元長は晴元の要請に応じました。2月21日に堺に上陸した元長は、3月10日に住吉に布陣していた高国・村宗軍の先鋒を破り、天王寺まで退けました。


25日には阿波守護の細川持隆も加わっています。この時の元長軍は総勢1万5000で、うち8000は堺に留めて義維と晴元の守りに当てたようです。


高国は浦江に、村宗は野田城・福島城に陣取りました。以後、両者は一進一退で、戦いは膠着状態のまま数か月。



大物崩れマップ。色塗部分は摂津国


高国の自刃。大物崩れ

戦局が大きく動いたきっかけは、赤松政村の存在でした。


政村は播磨・備前・美作守護の赤松氏の当主です。しかし実権は浦上村宗が握っていました。村宗は政村の父・義村を殺し、その後も当主となった政村を傀儡にしていました。村宗には恨みがありました。


そういうわけで、今この時は政村にとって村宗を討つチャンス。政村は密かに堺公方側へ人質を送り、堺公方側と内通したのです。
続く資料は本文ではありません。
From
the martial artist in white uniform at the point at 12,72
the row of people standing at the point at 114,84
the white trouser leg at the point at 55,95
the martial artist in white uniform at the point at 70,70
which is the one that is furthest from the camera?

政村は村宗軍の後詰でした。しいたげてきた政村をなぜ後詰にしたのか、村宗には一切の疑念がなかったのか疑問でなりませんが、6月4日、村宗は背後から政村軍に攻撃されてしまうのです。それと呼応するように、正面からは元長軍が。奇襲攻撃にあった高国・村宗軍は大敗を喫しました。


村宗、和泉守護の細川元有ほか、高国・村宗軍の戦死者は8000といわれます。中でも大半は溺死であったとか。


高国は兵が四散する戦場から逃れ、大物の染物屋・京屋に隠れていたところを発見され、8日に大物の広徳寺で自刃に追い込まれました。


『細川両家記』に、高国が義晴に送った辞世の句があります。

「絵に写し石をつくりし海山を後の世までもめかれずそ見ん」

(絵に写し、庭に作った海山を、来世までも目を枯れずに見ていたい)


政元養子の争いの終わり

細川政元の死後から始まった澄之・澄元・高国の争いは、澄之亡き後は澄元と高国の争いとして長く続き、澄元死後はその遺児・晴元に引き継がれなおも継続しました。20数年におよぶその争いも、高国の死をもってようやく終わりました。


この後、高国を討った元長は勢力を拡大しますが、それがまた新たな争いの火種につながります。晴元と対立した元長は死に追いやられ、後ろ盾を失った義維も失脚。堺公方は崩壊するのでした。



【主な参考文献】
  • 『国史大辞典』(吉川弘文館)
  • 日本史史料研究会監修・平野明夫偏『室町幕府将軍・管領列伝』(星海社、2018年)
  • 福島克彦『戦争の日本史11 畿内・近国の戦国合戦』(吉川弘文館、2009年)
  • 今谷明『戦国三好一族 天下に号令した戦国大名』(洋泉社、2007年)
  • 長江正一著・日本歴史学会編集『三好長慶』(吉川弘文館、1968年 ※新装版1999年)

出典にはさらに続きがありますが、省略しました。